Extracted records:
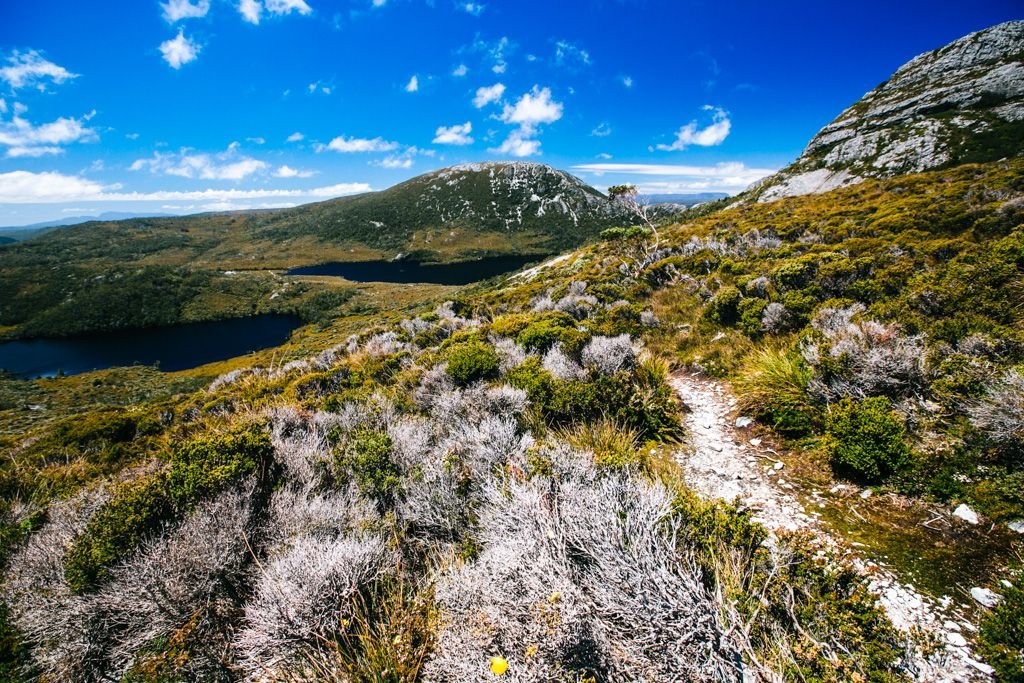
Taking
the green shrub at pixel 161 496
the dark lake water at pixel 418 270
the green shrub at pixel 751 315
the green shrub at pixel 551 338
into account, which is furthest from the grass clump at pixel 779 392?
the dark lake water at pixel 418 270

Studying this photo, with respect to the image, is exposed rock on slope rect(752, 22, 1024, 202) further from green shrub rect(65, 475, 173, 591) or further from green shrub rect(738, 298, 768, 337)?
green shrub rect(65, 475, 173, 591)

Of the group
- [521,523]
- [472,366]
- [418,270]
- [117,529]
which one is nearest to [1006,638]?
[521,523]

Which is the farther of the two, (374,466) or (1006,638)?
(374,466)

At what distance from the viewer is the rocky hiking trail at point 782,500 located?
107 inches

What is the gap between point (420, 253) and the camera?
186 meters

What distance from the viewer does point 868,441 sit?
4.56 metres

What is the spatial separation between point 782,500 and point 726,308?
7.60 meters

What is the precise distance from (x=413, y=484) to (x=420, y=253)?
192 m

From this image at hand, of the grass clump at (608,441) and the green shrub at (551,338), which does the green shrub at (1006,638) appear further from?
the green shrub at (551,338)

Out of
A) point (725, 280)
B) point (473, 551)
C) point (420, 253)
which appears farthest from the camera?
point (420, 253)

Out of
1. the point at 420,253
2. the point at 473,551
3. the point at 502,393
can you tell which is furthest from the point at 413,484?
the point at 420,253

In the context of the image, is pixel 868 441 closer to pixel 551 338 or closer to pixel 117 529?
pixel 551 338

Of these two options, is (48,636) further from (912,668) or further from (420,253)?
(420,253)

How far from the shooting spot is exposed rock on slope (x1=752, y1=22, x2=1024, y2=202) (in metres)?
53.8
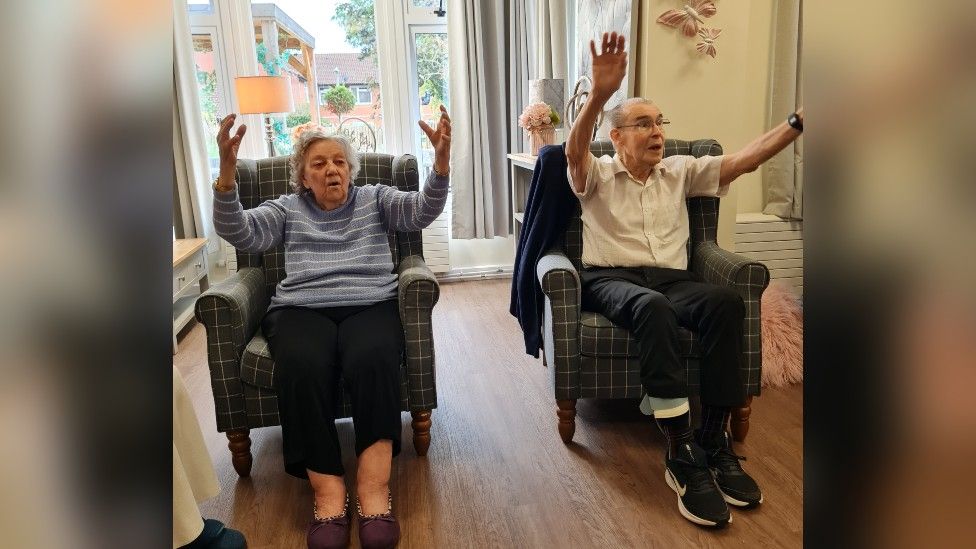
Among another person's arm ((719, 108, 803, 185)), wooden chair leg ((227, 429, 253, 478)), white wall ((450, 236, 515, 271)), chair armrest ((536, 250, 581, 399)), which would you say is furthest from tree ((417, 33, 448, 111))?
wooden chair leg ((227, 429, 253, 478))

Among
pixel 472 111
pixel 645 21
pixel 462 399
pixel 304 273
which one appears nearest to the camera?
pixel 304 273

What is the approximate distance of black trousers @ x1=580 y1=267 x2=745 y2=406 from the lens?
1722 millimetres

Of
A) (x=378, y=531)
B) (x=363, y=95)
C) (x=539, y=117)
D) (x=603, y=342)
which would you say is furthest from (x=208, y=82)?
(x=378, y=531)

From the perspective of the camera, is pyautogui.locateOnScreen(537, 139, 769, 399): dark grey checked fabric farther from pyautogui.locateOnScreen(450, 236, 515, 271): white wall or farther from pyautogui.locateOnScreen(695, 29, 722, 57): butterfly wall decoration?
pyautogui.locateOnScreen(450, 236, 515, 271): white wall

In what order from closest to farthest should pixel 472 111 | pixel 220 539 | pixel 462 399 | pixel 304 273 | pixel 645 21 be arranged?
pixel 220 539 → pixel 304 273 → pixel 462 399 → pixel 645 21 → pixel 472 111

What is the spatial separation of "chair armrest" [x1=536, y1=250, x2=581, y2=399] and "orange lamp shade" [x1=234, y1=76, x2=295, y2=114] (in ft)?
6.86

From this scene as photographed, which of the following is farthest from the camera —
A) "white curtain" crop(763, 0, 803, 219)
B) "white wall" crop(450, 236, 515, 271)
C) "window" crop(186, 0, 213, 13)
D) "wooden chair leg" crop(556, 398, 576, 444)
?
"white wall" crop(450, 236, 515, 271)

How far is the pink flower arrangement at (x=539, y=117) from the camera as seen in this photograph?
2.98 metres

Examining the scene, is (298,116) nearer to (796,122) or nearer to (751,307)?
(751,307)
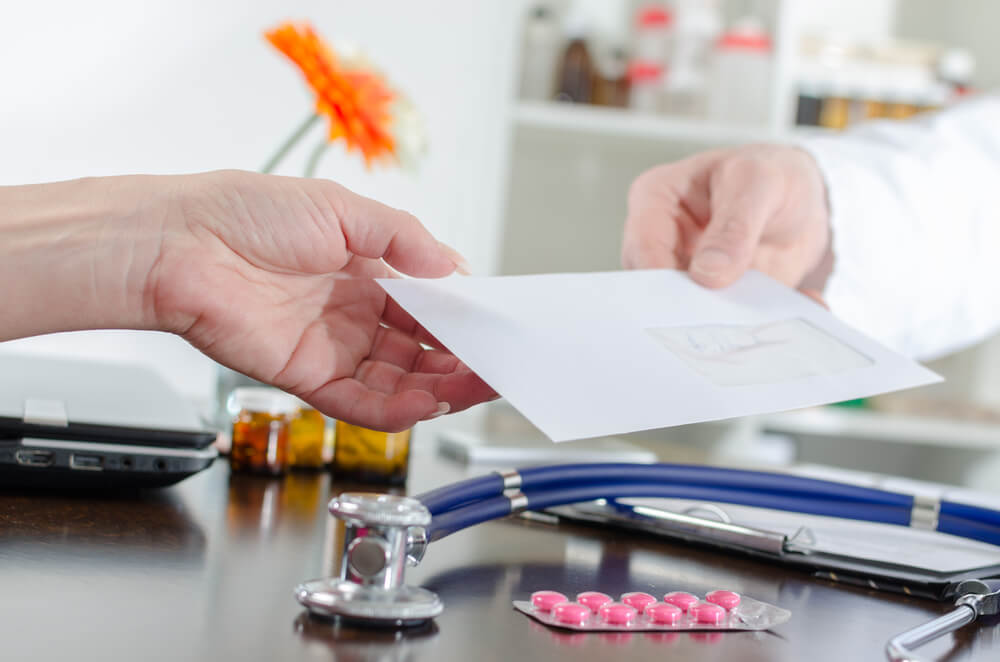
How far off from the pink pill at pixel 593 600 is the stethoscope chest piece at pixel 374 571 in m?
0.07

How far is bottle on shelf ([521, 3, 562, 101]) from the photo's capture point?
232 centimetres

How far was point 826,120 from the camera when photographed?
7.73ft

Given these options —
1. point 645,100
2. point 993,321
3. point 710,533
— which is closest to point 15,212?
point 710,533

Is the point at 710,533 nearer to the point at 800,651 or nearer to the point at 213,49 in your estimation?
the point at 800,651

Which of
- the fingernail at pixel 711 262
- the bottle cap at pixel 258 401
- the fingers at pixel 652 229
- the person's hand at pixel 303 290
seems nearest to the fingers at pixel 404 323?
the person's hand at pixel 303 290

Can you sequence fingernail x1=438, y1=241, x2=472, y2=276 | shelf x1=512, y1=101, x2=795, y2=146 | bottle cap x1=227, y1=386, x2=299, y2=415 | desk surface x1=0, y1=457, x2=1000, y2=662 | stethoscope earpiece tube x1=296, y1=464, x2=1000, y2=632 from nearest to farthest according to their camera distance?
desk surface x1=0, y1=457, x2=1000, y2=662 → stethoscope earpiece tube x1=296, y1=464, x2=1000, y2=632 → fingernail x1=438, y1=241, x2=472, y2=276 → bottle cap x1=227, y1=386, x2=299, y2=415 → shelf x1=512, y1=101, x2=795, y2=146

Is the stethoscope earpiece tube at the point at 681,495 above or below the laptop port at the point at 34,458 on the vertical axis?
above

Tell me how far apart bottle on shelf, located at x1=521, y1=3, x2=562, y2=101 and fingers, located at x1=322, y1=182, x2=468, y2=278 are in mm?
1794

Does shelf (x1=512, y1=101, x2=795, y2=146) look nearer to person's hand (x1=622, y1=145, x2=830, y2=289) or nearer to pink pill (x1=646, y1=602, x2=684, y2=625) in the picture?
person's hand (x1=622, y1=145, x2=830, y2=289)

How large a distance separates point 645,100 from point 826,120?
0.42m

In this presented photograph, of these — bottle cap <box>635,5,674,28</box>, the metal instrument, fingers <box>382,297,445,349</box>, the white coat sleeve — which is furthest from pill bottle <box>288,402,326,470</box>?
bottle cap <box>635,5,674,28</box>

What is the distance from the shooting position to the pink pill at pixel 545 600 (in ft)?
1.45

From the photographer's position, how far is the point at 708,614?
45 centimetres

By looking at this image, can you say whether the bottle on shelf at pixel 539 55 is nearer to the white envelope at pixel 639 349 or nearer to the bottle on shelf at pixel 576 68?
the bottle on shelf at pixel 576 68
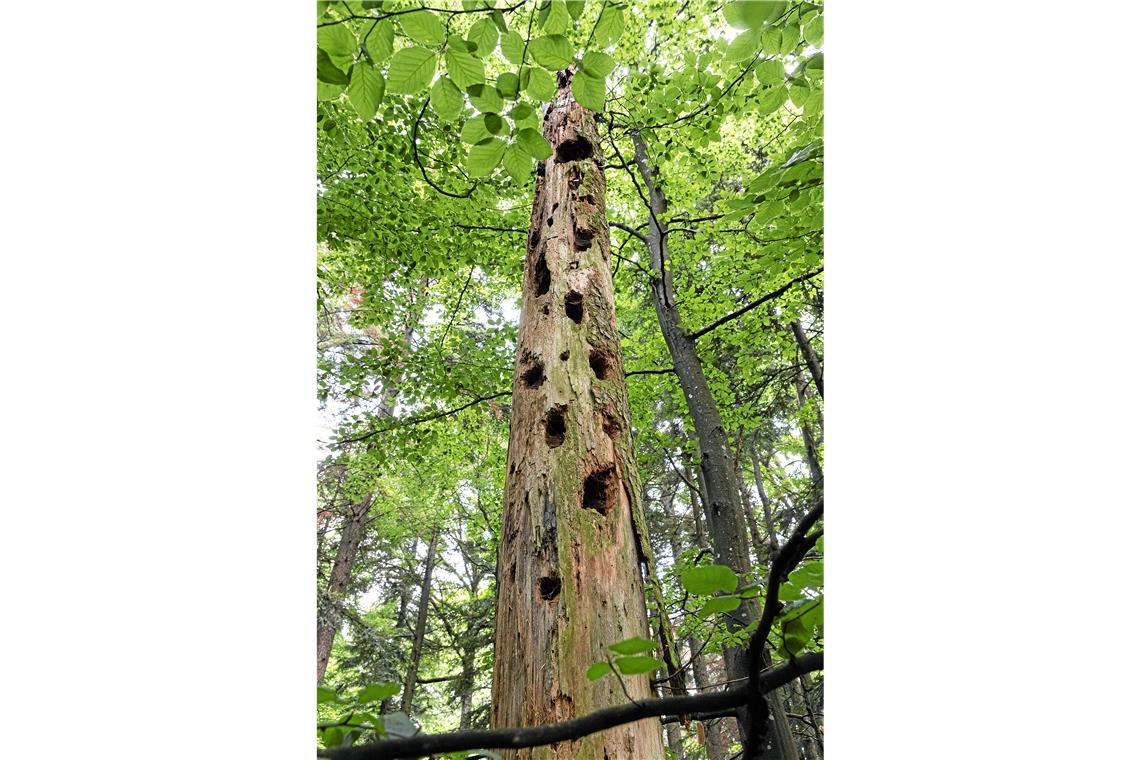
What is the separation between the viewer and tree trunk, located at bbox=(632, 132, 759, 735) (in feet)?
9.48

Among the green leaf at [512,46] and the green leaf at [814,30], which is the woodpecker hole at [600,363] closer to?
the green leaf at [512,46]

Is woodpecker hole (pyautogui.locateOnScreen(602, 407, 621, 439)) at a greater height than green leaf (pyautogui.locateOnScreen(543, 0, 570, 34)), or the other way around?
green leaf (pyautogui.locateOnScreen(543, 0, 570, 34))

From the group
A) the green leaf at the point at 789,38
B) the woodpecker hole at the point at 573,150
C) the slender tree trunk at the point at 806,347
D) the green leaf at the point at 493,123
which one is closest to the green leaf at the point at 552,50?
the green leaf at the point at 493,123

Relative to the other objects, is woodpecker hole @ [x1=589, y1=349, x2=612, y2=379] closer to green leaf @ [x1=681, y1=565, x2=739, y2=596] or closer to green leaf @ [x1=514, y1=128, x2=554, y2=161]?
green leaf @ [x1=514, y1=128, x2=554, y2=161]

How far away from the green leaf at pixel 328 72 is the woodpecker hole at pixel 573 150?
2.94ft

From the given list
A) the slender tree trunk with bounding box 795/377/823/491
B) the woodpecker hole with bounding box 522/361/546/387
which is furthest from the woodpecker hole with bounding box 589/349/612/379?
the slender tree trunk with bounding box 795/377/823/491

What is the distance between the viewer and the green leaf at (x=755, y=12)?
0.99 meters
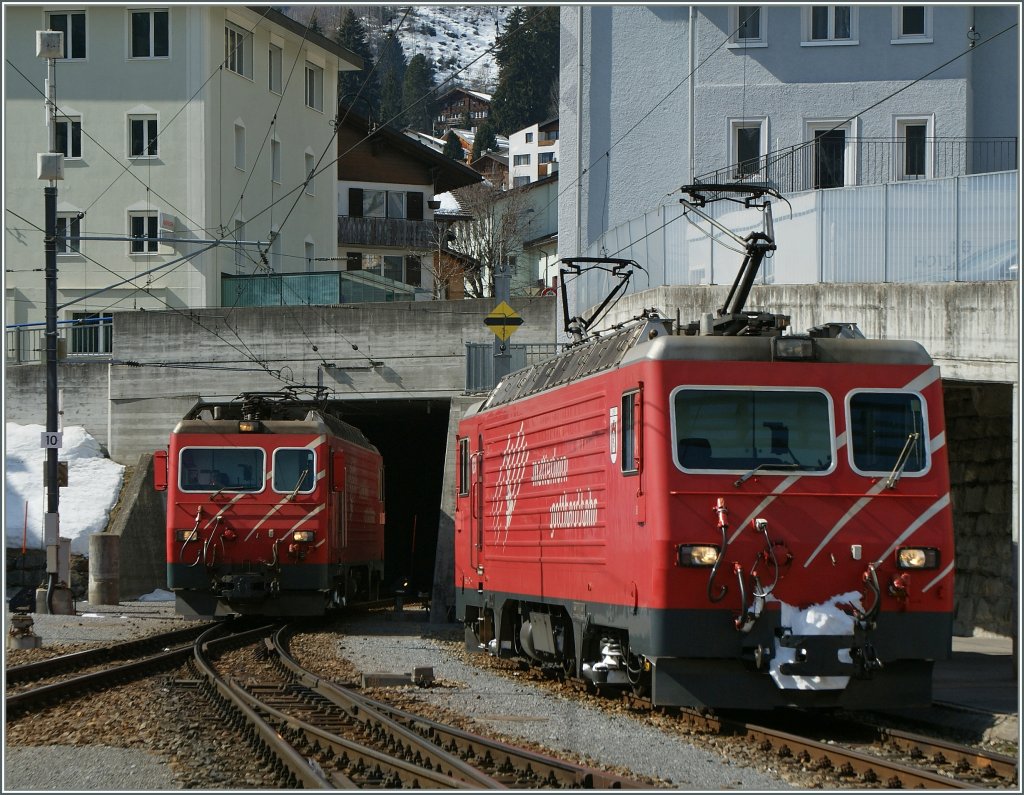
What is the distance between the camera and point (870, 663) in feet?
33.2

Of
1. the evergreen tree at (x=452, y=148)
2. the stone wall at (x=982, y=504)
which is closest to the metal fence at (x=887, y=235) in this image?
the stone wall at (x=982, y=504)

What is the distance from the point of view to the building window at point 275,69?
48.6m

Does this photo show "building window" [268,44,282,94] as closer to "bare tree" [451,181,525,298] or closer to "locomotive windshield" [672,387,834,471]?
"bare tree" [451,181,525,298]

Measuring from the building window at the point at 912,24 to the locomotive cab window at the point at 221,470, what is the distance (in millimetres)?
19277

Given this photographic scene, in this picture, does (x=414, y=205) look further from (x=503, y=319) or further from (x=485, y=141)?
(x=485, y=141)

What the task asks: Convert the records into a Markdown table with the columns Row and Line. Start with the line containing "What is the distance from the point", continue through the end of the records, number each row, and leave out blank lines.

Response to this exercise:
| Row | Line |
|---|---|
| 1 | What is the distance from the point of view to the building window at point 275,69? |
| 2 | 48.6m |
| 3 | Does this photo show "building window" [268,44,282,94] as closer to "bare tree" [451,181,525,298] or closer to "locomotive windshield" [672,387,834,471]? |
| 4 | "bare tree" [451,181,525,298] |
| 5 | Measuring from the building window at the point at 912,24 to the locomotive cab window at the point at 221,470, what is the distance (in millimetres)? |
| 6 | 19277 |
| 7 | Given this photographic scene, in this picture, does (x=414, y=205) look further from (x=503, y=319) or further from (x=485, y=141)? |
| 8 | (x=485, y=141) |